• **GIVEN PASSAGE**:
Pekin Community High School, Illinois

It was an August morning. One minute, I was sitting on the floor watching TV. The next minute, I looked up and noticed my mom was unresponsive. My body went numb as I pressed 9-1-1 into the phone…

“One, two, three, four …” the operator counted on the other end of the line as I pressed harder and harder with each compression. Each shaky breath made me unsteady as my surroundings fell away, my focus on one point: my mom. No longer thinking, just working on automatic. Sirens wailed in the distance and hope soared within. “One, two, three, four…” again and again until my living room was filled with responders, eager to take over. I retracted as they moved to take my place and finally stood, my stomach churning as if I was on a roller coaster. Frozen in place, time seemed to stand still as if this was all a dream. I stuttered through question after question trying to think of an answer.

“Yes, I was home alone.”

“It was so sudden.”

“One minute awake and the next not.”

My mind was a jumbled mess and all I could do was stand there, focus on my breathing, and pray as the paramedics shocked her heart over and over - trying to get a rhythm. My mom was one of the lucky ones, an added number to the 12% of cardiac arrest survivors. Her doctors and nurses congratulated me and praised how quickly I reacted to call 911 and start CPR. I received a Community Resuscitation Award, a National 911 for Kids Youth Caller award, and an official proclamation from our mayor. However, the recognition was not what I was seeking. The true reward was my mom, safe and healthy.

Moments appear and disappear so fast that often we do not realize until they are taken from us. Today, social media demands our attention. Our phones are magnets: eyes glued to them. This is the world I grew up in. I constantly checked for one notification or another. Waiting. Always waiting. Worried about how people saw me. Their opinions. So much time focused on the bad, the negatives.

Instead.

A Saturday morning, the smell of home cooked blueberry muffins wafting through the house, the cheers of Liverpool fans on the TV. No scrolling through social media or constructing plans for tomorrow. Instead, I sit back on the small gray couch and take it all in. Every last moment. Each one carefully encoded into memory to be recalled later on. This is what I prayed for during those moments of terror: the simple things. Six small minutes, an eternity to me, changed my life forever.

• **BRIEF**:
Please reproduce the CPR essay from "Moments appear and" up to and including "my life forever.". The material that comes after the CPR essay is separate from it.

• **RECORD SET**:

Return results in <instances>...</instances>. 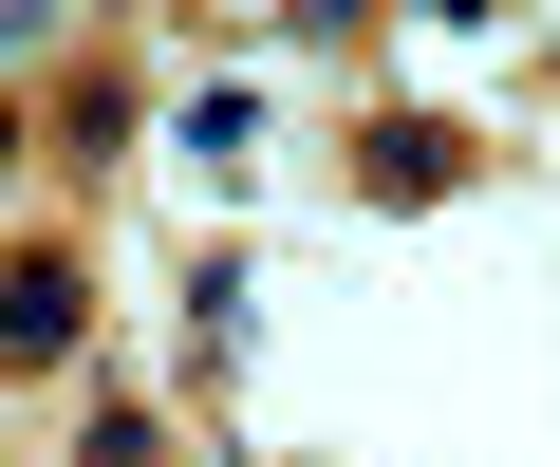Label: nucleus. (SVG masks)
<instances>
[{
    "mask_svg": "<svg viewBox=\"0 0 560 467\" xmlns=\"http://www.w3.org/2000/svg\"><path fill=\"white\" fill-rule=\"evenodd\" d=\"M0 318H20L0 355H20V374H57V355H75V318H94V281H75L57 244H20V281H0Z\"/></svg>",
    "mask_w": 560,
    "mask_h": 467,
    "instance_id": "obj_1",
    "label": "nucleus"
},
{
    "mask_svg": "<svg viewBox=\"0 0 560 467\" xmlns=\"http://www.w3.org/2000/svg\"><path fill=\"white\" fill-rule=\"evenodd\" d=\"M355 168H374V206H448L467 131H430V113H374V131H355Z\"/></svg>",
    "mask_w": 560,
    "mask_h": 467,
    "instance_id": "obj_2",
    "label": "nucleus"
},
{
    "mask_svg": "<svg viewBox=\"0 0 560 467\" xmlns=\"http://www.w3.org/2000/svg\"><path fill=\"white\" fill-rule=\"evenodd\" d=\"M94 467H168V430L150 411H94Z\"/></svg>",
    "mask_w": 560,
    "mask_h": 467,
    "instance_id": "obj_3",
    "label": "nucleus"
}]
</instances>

• **THE RESPONSE**:
Moments appear and disappear so fast that often we do not realize until they are taken from us. Today, social media demands our attention. Our phones are magnets: eyes glued to them. This is the world I grew up in. I constantly checked for one notification or another. Waiting. Always waiting. Worried about how people saw me. Their opinions. So much time focused on the bad, the negatives.

Instead.

A Saturday morning, the smell of home cooked blueberry muffins wafting through the house, the cheers of Liverpool fans on the TV. No scrolling through social media or constructing plans for tomorrow. Instead, I sit back on the small gray couch and take it all in. Every last moment. Each one carefully encoded into memory to be recalled later on. This is what I prayed for during those moments of terror: the simple things. Six small minutes, an eternity to me, changed my life forever.